Egoismeku sendiri yang melakukannya.”
Kataku.
"Tolong jangan mengatakan sesuatu yang
lebih buruk dari itu tentang pekerjaan yang aku sukai."
"...."
"Bahkan jika penulis sendiri menolaknya,
apa yang dia pikirkan tentang karya itu tergantung pada pemikiran egois
pembaca."
---- Jangan mengatakan sesuatu yang lebih buruk tentang karya
yang aku sukai.
---- Orang yang memutuskan karya mana yang kusuka… itu
aku.
---- Aku tidak peduli apa yang orang lain katakan.
---- Bahkan jika penulis sendiri menolaknya… Kalau aku
merasa itu sesuai dengan keinginanku, itu akan menjadi karya yang aku sukai.
Tahun lalu.
Aku berada dalam kegelapan, tenggelam dalam
mimpi-mimpi frustrasi.
Masa lalu yang membuatku tersiksa, yang aku
anggap memalukan, yang aku coba anggap tidak berguna dan tidak berarti…

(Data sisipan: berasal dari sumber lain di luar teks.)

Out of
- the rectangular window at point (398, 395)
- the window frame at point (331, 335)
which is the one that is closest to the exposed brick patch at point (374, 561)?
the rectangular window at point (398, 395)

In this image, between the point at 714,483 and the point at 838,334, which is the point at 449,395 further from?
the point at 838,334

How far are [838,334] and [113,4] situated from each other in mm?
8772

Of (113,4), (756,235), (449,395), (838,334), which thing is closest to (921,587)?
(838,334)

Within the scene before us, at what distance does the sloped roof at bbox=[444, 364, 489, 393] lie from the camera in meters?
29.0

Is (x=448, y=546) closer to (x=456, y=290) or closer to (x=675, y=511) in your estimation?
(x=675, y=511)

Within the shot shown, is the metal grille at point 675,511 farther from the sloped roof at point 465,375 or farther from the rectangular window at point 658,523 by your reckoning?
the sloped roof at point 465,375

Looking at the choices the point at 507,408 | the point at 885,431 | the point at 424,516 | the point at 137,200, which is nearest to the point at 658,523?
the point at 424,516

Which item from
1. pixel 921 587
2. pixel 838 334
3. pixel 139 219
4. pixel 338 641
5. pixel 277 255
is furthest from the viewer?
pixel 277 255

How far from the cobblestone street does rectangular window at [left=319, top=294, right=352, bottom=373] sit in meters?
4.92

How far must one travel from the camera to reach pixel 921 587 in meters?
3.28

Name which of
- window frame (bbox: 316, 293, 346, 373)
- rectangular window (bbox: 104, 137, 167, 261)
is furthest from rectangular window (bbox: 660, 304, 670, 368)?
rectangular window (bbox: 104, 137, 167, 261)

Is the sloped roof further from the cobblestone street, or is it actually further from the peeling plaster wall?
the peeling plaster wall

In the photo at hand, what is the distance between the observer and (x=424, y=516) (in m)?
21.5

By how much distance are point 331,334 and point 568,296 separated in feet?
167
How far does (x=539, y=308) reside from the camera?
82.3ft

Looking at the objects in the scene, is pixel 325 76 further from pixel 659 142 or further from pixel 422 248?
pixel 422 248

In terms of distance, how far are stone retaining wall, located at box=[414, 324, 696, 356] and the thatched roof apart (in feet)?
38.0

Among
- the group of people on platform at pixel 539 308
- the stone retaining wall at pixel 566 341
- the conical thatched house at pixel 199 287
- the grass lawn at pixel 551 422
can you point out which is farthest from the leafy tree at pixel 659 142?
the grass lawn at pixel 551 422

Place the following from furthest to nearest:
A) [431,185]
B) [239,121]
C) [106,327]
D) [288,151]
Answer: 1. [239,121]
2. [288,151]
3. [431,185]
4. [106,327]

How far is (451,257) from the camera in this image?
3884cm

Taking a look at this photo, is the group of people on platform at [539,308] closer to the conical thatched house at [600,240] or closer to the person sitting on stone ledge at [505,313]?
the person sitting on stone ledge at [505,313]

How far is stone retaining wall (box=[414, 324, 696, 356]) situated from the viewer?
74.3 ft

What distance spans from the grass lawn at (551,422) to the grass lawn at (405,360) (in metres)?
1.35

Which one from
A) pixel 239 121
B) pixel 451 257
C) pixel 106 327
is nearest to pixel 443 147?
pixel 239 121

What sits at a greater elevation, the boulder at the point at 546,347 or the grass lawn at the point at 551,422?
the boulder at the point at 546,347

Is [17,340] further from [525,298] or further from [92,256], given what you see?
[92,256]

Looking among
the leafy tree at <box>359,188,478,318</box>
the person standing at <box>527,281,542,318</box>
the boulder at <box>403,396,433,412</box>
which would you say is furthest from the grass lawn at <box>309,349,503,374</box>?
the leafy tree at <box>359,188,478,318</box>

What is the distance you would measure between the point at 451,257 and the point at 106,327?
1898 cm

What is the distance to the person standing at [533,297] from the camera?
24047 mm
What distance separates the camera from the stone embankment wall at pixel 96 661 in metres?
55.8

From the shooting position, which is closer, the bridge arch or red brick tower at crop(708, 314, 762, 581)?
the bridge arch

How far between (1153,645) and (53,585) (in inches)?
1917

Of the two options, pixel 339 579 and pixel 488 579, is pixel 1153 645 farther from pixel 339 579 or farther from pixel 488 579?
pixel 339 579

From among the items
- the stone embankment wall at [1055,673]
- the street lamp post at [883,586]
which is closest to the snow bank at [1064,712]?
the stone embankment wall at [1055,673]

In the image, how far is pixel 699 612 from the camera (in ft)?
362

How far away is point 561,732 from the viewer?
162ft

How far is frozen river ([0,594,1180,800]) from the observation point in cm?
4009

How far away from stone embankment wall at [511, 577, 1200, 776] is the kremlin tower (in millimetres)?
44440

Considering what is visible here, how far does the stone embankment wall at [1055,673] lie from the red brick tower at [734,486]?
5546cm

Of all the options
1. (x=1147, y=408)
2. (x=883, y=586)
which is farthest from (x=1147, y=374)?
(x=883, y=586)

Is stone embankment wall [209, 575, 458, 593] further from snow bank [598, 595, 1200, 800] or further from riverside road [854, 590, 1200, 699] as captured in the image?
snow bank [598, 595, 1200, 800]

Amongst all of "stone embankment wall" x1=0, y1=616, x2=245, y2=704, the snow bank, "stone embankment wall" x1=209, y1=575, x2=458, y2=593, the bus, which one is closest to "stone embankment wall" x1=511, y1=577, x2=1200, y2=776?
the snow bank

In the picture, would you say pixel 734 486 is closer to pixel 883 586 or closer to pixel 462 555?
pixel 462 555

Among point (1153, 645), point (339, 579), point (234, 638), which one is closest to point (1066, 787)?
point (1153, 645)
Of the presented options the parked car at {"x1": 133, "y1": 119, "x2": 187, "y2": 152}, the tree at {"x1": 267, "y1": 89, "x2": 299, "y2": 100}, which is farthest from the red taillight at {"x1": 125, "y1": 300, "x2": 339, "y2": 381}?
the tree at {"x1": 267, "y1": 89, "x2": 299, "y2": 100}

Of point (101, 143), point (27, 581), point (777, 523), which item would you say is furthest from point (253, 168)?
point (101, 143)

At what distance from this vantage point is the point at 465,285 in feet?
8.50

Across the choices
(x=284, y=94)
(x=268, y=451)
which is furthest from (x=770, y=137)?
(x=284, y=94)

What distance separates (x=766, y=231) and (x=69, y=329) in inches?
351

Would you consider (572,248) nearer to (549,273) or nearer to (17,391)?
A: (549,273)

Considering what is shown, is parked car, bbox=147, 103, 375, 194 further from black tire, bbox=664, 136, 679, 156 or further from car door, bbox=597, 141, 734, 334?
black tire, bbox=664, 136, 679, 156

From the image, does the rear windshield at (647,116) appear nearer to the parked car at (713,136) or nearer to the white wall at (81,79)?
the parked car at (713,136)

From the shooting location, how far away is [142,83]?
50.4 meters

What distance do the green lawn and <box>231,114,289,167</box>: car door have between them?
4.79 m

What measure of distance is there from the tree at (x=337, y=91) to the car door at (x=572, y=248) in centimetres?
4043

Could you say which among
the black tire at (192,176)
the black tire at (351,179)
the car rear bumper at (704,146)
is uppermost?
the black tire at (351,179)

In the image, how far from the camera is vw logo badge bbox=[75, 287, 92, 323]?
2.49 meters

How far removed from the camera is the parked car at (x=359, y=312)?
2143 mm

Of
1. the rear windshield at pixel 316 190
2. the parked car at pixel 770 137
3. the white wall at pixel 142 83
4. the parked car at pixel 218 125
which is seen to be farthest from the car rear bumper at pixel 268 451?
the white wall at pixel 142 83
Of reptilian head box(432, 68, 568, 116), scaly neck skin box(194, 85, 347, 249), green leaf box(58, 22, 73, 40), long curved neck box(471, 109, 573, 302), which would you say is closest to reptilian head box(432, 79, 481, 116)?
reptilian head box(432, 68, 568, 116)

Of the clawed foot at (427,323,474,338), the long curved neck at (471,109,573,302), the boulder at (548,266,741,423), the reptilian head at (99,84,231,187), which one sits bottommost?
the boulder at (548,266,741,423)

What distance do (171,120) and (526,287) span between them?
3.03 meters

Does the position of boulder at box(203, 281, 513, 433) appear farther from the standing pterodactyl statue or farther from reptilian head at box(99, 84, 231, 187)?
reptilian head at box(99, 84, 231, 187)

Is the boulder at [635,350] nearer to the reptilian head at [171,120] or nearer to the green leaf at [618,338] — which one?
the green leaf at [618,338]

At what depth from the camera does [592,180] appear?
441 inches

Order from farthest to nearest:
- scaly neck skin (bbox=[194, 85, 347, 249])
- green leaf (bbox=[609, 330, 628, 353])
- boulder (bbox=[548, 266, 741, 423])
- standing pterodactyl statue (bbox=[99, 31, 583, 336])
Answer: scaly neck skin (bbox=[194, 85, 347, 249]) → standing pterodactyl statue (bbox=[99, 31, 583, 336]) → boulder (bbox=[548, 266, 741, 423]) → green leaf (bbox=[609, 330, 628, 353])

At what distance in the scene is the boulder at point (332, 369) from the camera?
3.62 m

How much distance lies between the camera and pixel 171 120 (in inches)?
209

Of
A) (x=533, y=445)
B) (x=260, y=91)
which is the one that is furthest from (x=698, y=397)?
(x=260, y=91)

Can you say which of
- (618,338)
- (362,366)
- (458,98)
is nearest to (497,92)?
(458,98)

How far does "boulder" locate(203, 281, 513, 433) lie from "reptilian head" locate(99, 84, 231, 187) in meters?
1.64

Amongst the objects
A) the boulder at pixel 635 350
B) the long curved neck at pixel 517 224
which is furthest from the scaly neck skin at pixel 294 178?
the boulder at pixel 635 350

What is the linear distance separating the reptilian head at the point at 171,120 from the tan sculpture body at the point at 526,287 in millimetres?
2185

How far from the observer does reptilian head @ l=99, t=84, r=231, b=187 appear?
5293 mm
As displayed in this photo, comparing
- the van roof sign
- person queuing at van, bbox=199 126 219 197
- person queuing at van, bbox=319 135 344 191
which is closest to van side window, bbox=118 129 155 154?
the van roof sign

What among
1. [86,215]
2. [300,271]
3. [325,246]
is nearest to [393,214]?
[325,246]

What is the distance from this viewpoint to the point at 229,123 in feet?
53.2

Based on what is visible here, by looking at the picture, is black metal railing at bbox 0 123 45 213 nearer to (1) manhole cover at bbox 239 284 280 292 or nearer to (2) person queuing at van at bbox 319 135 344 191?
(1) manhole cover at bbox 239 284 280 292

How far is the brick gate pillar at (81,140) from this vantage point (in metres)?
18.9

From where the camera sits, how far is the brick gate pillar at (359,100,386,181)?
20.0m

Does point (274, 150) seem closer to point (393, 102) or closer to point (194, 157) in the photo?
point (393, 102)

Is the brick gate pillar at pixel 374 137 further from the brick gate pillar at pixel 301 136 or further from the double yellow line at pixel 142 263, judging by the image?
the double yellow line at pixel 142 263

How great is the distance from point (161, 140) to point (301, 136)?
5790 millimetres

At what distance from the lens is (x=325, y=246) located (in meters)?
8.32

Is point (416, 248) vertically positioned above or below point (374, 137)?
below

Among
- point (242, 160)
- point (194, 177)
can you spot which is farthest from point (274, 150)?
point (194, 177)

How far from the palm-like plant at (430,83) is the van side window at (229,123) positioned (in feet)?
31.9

kata-kata Senpai yang menegaskannya.
Dia baik tetapi tegas, namun sangat hangat
dan berani.
Secercah cahaya putih masuk melalui hati
yang telah kehilangan warnanya dan menjadi hitam.
Sejak hari itu hatiku kembali berwarna.
Sekali lagi aku berpikir untuk mengejar
impianku.
Saat aku jatuh dalam keputusasaan,
Shiramori-senpai telah menghadapiku secara langsung.
Itu sebabnya aku juga ingin menghadapinya.
Bahkan jika aku tidak bisa mengatakan
sesuatu dengan benar, aku ingin memberikan pendapatku yang sebenarnya kepada
orang yang aku cintai, tanpa menggunakan hiasan.
“… Puff. Ahahahaha.”
Segera Shiramori-senpai tertawa dengan keras.
“Menyentuh. Astaga…
kamu bertindak begitu dewasa untuk seorang kohai.”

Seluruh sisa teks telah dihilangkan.